Task goal
Rewrite everything from the line containing "Is the point at 877,764" down to the end of the records, substituting "observer" for "camera" and leaving all else unchanged.

Extracted data entries

══════════

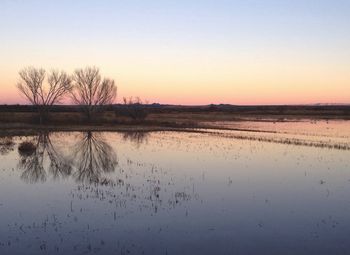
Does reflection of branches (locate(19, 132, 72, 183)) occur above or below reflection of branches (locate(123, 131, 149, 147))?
below

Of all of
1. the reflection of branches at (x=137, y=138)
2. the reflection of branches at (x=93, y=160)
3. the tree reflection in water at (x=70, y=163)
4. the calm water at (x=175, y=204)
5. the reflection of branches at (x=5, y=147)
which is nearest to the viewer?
the calm water at (x=175, y=204)

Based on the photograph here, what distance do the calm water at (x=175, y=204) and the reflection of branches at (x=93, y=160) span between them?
3.7 inches

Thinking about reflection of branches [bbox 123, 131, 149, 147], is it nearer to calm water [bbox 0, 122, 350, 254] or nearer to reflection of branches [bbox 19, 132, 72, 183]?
reflection of branches [bbox 19, 132, 72, 183]

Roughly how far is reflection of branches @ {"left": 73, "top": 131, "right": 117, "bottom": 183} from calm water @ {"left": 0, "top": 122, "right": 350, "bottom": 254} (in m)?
0.09

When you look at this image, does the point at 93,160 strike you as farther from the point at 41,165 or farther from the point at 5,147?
the point at 5,147

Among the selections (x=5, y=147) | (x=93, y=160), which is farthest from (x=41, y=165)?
(x=5, y=147)

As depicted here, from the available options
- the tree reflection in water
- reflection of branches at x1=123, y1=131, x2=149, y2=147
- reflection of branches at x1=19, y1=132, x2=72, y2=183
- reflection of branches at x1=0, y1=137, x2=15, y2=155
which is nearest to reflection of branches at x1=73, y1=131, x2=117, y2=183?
the tree reflection in water

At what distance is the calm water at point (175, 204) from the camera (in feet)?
34.1

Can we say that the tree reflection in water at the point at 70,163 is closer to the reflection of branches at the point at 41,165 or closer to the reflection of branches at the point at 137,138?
the reflection of branches at the point at 41,165

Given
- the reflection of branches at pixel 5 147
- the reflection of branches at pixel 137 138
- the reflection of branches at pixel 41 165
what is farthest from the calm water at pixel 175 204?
the reflection of branches at pixel 137 138

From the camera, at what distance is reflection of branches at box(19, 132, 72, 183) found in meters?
19.6

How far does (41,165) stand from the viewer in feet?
74.6

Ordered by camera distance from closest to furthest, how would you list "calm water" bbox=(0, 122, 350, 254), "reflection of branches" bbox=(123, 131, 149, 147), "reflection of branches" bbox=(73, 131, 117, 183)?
"calm water" bbox=(0, 122, 350, 254) → "reflection of branches" bbox=(73, 131, 117, 183) → "reflection of branches" bbox=(123, 131, 149, 147)

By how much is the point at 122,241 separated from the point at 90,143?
81.4ft
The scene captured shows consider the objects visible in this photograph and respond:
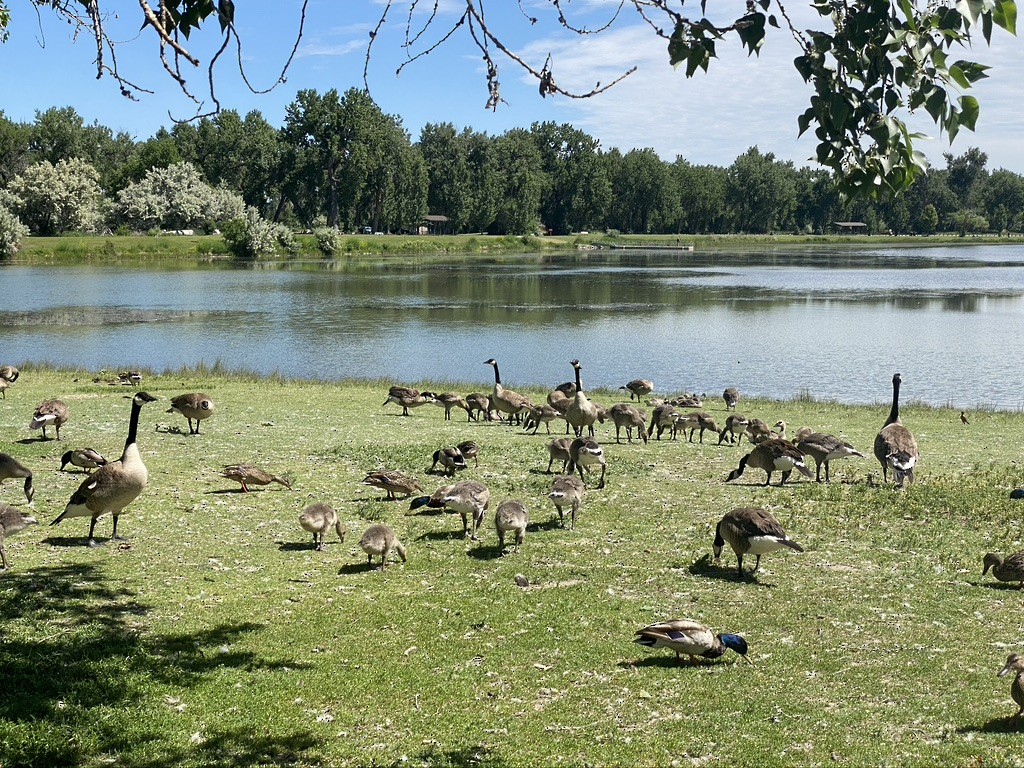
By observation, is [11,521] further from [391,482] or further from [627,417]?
[627,417]

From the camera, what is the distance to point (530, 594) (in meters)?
12.4

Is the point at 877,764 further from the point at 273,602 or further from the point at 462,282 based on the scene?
the point at 462,282

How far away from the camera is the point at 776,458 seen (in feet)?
60.3

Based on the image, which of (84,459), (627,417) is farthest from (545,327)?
(84,459)

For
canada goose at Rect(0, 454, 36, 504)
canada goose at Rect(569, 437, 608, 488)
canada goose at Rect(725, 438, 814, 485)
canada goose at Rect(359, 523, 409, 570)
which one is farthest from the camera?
canada goose at Rect(725, 438, 814, 485)

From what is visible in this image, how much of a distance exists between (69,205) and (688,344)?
114 meters

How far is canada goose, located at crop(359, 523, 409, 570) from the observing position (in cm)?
1333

══════════

Solved problem
Is the point at 877,764 further from the point at 273,602 or further from the point at 462,282 based on the scene?
the point at 462,282

How far away from the observer is the point at 776,458 seen (in feet)?
60.3

Based on the image, which of (84,459), (627,417) is farthest from (545,327)?
(84,459)

For
canada goose at Rect(0, 454, 36, 504)
canada goose at Rect(569, 437, 608, 488)
canada goose at Rect(725, 438, 814, 485)
canada goose at Rect(359, 523, 409, 570)
which one is farthest from the observer?
canada goose at Rect(725, 438, 814, 485)

From what is visible in this image, how much of a distance exists between (69,205) and (688,344)?
114 meters

How far is canada goose, located at crop(359, 523, 409, 570) from the observing position (in cm)?
1333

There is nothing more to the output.